**The task**
Using the mailing-list post about "Giant Brains," explain why it is uncertain that the person who popularized the term was the first to use it.

**Given text**
[SIGCIS-Members] Another question - "Giant Brains"

Bernadette Longo blongo at umn.edu
Sat Jan 31 09:26:04 PST 2009


Hi all -- The term "giant brains" had also been used numerous times by 
the Science Service Newsletter editor during the 1930s in terms of 
earlier mechanical calculators. Ditto to Jim's comments...Bernadette Longo

James Cortada wrote:
>
> He popularized the term, although it is not clear to me that he was 
> the first to utter it. The concept had been floating around since at 
> least the mid-1930s in the form of mechanically augmenting thinking.

**Rows**
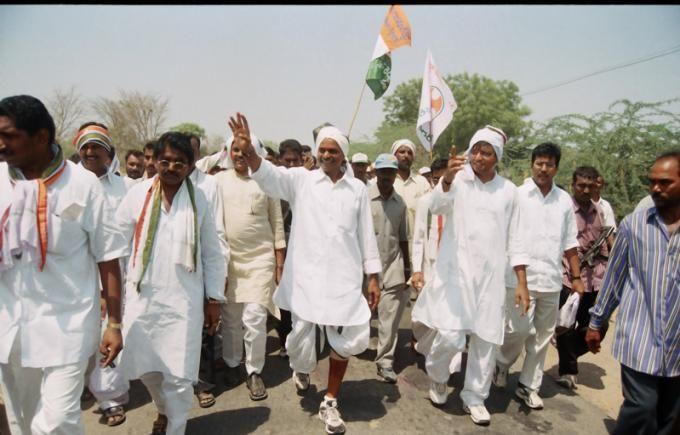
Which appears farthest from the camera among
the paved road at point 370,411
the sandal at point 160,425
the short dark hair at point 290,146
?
the short dark hair at point 290,146

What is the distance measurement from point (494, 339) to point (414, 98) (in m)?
39.1

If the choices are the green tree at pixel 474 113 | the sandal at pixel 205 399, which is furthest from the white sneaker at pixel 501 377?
the green tree at pixel 474 113

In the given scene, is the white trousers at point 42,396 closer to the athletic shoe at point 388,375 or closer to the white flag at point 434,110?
the athletic shoe at point 388,375

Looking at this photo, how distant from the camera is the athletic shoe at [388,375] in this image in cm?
443

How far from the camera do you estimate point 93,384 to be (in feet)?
11.5

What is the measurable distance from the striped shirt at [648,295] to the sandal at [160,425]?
3.15m

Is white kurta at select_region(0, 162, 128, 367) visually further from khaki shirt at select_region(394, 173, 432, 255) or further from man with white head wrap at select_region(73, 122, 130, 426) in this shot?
khaki shirt at select_region(394, 173, 432, 255)

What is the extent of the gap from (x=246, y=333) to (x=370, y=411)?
50.2 inches

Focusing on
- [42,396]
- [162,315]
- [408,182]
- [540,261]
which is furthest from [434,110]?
[42,396]

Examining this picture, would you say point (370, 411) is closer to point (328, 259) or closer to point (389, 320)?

**Correct response**
The idea had been around since at least the mid-1930s as the notion of mechanically augmenting thinking. The term itself had also been used many times during the 1930s by the Science Service Newsletter editor to describe earlier mechanical calculators.